* **Assignment**: The expected output is each line in the data below that includes the string "sites".

* **Information provided**:

· · ·

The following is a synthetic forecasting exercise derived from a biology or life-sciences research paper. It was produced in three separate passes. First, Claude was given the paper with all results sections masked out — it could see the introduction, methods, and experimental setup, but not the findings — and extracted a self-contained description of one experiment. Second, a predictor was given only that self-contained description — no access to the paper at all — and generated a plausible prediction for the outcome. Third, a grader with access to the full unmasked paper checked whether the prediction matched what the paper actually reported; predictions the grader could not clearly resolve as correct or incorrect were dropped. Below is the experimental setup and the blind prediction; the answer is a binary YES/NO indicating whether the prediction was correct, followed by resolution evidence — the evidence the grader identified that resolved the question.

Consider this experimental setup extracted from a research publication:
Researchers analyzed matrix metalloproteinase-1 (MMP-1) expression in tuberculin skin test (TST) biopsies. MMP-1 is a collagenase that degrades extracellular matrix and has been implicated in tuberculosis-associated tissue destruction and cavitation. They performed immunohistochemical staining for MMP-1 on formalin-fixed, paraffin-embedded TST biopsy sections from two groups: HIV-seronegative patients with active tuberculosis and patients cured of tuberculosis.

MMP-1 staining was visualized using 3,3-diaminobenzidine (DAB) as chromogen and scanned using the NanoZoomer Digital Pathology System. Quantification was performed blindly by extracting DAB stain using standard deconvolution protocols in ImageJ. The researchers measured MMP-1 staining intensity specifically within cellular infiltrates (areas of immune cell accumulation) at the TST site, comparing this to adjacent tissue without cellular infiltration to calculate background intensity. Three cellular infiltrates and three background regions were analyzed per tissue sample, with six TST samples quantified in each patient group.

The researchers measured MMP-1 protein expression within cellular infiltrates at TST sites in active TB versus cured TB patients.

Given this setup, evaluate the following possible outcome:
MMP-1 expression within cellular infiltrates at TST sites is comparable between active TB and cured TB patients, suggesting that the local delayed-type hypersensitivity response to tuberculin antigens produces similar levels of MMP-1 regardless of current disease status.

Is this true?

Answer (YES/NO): NO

· · ·

* **Your solution**:
The researchers measured MMP-1 protein expression within cellular infiltrates at TST sites in active TB versus cured TB patients.
MMP-1 expression within cellular infiltrates at TST sites is comparable between active TB and cured TB patients, suggesting that the local delayed-type hypersensitivity response to tuberculin antigens produces similar levels of MMP-1 regardless of current disease status.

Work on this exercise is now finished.